EXERCISE DIRECTIONS:
Determine the number of lines in the listing below where the string "scientific" occurs; answer with the number alone.
★ ★ ★ ★ ★
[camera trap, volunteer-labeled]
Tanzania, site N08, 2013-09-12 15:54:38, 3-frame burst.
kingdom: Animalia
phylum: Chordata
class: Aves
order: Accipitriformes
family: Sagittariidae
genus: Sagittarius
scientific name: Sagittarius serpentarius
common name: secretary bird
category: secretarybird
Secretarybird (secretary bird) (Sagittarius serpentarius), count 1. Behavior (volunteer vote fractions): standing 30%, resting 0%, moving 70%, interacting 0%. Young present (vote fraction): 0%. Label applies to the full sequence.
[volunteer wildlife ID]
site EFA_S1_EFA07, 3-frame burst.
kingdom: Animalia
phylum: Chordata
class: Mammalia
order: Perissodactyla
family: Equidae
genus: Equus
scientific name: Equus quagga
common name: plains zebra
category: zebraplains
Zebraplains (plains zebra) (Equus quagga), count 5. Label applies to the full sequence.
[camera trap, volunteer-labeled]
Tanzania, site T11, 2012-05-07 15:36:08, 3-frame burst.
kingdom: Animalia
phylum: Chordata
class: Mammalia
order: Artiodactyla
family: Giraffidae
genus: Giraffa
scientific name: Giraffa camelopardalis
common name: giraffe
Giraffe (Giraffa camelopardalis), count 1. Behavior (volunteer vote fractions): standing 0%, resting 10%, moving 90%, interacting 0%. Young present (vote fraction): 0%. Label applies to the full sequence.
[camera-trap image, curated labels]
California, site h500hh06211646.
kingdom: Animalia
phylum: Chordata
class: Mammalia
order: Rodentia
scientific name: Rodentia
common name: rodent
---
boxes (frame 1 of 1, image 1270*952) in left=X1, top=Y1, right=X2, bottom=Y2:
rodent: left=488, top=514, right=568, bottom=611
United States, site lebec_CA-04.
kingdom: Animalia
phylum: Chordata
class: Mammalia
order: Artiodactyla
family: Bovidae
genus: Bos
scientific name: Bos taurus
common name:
★ ★ ★ ★ ★
THE COMPLETED TASK:
5